- Data section
···

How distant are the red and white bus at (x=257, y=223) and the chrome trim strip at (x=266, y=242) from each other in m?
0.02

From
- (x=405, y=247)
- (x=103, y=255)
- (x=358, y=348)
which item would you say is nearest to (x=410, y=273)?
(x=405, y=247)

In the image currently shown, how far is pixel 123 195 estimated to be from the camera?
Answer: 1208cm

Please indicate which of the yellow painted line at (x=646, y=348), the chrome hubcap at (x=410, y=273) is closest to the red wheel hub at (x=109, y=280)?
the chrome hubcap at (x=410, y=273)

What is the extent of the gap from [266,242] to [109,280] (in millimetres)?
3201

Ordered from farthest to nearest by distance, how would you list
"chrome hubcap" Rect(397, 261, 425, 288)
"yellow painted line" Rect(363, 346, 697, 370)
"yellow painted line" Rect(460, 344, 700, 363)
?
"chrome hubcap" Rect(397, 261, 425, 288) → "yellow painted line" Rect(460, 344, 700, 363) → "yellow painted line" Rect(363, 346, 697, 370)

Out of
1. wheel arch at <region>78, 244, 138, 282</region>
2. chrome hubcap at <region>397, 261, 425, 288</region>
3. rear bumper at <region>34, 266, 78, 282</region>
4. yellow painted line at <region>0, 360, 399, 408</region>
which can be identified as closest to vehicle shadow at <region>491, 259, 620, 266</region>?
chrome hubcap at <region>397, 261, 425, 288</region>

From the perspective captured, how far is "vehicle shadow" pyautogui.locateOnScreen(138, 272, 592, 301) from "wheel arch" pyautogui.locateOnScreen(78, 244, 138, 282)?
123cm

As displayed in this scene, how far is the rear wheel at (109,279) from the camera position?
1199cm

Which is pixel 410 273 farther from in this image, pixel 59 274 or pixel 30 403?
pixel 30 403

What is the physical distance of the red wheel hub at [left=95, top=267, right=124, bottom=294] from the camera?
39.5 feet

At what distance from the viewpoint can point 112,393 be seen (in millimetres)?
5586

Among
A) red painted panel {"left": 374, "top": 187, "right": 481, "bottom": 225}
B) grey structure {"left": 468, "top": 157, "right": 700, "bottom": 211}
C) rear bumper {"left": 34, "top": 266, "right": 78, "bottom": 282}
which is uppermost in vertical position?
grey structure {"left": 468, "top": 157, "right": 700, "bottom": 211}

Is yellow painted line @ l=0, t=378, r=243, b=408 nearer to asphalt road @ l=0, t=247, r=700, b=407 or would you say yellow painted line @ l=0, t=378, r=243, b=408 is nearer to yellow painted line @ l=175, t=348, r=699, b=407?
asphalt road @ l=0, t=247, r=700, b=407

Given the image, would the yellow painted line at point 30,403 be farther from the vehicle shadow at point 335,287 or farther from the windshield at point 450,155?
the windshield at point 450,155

···

- Your task
Give every line of the listing above as a JSON list of strings, one string per line, and omit the blank lines.

- Answer in full
[
  "How distant are the red and white bus at (x=257, y=223) and the chrome trim strip at (x=266, y=242) from each other in m?",
  "0.02",
  "From",
  "- (x=405, y=247)",
  "- (x=103, y=255)",
  "- (x=358, y=348)",
  "which item would you say is nearest to (x=410, y=273)?",
  "(x=405, y=247)",
  "In the image currently shown, how far is pixel 123 195 estimated to be from the camera?",
  "Answer: 1208cm",
  "Please indicate which of the yellow painted line at (x=646, y=348), the chrome hubcap at (x=410, y=273) is closest to the red wheel hub at (x=109, y=280)?",
  "the chrome hubcap at (x=410, y=273)",
  "What is the extent of the gap from [266,242] to [109,280] (in millimetres)?",
  "3201",
  "Ordered from farthest to nearest by distance, how would you list",
  "\"chrome hubcap\" Rect(397, 261, 425, 288)",
  "\"yellow painted line\" Rect(363, 346, 697, 370)",
  "\"yellow painted line\" Rect(460, 344, 700, 363)",
  "?",
  "\"chrome hubcap\" Rect(397, 261, 425, 288) → \"yellow painted line\" Rect(460, 344, 700, 363) → \"yellow painted line\" Rect(363, 346, 697, 370)",
  "Out of",
  "1. wheel arch at <region>78, 244, 138, 282</region>",
  "2. chrome hubcap at <region>397, 261, 425, 288</region>",
  "3. rear bumper at <region>34, 266, 78, 282</region>",
  "4. yellow painted line at <region>0, 360, 399, 408</region>",
  "which can be identified as closest to vehicle shadow at <region>491, 259, 620, 266</region>?",
  "chrome hubcap at <region>397, 261, 425, 288</region>",
  "From the perspective captured, how far is \"vehicle shadow\" pyautogui.locateOnScreen(138, 272, 592, 301) from \"wheel arch\" pyautogui.locateOnScreen(78, 244, 138, 282)?",
  "123cm",
  "As displayed in this scene, how far is the rear wheel at (109,279) from the camera position?",
  "1199cm",
  "Which is pixel 410 273 farther from in this image, pixel 59 274 or pixel 30 403?",
  "pixel 30 403",
  "What is the physical distance of the red wheel hub at [left=95, top=267, right=124, bottom=294] from the camera?",
  "39.5 feet",
  "At what distance from the viewpoint can point 112,393 be seen (in millimetres)?",
  "5586",
  "Among",
  "A) red painted panel {\"left\": 374, \"top\": 187, \"right\": 481, \"bottom\": 225}",
  "B) grey structure {\"left\": 468, \"top\": 157, \"right\": 700, \"bottom\": 211}",
  "C) rear bumper {\"left\": 34, \"top\": 266, \"right\": 78, \"bottom\": 282}",
  "which is uppermost in vertical position?",
  "grey structure {\"left\": 468, \"top\": 157, \"right\": 700, \"bottom\": 211}",
  "Is yellow painted line @ l=0, t=378, r=243, b=408 nearer to asphalt road @ l=0, t=247, r=700, b=407 or would you say yellow painted line @ l=0, t=378, r=243, b=408 is nearer to yellow painted line @ l=175, t=348, r=699, b=407?",
  "asphalt road @ l=0, t=247, r=700, b=407",
  "Given the image, would the yellow painted line at point 30,403 be farther from the vehicle shadow at point 335,287 or farther from the windshield at point 450,155?",
  "the windshield at point 450,155"
]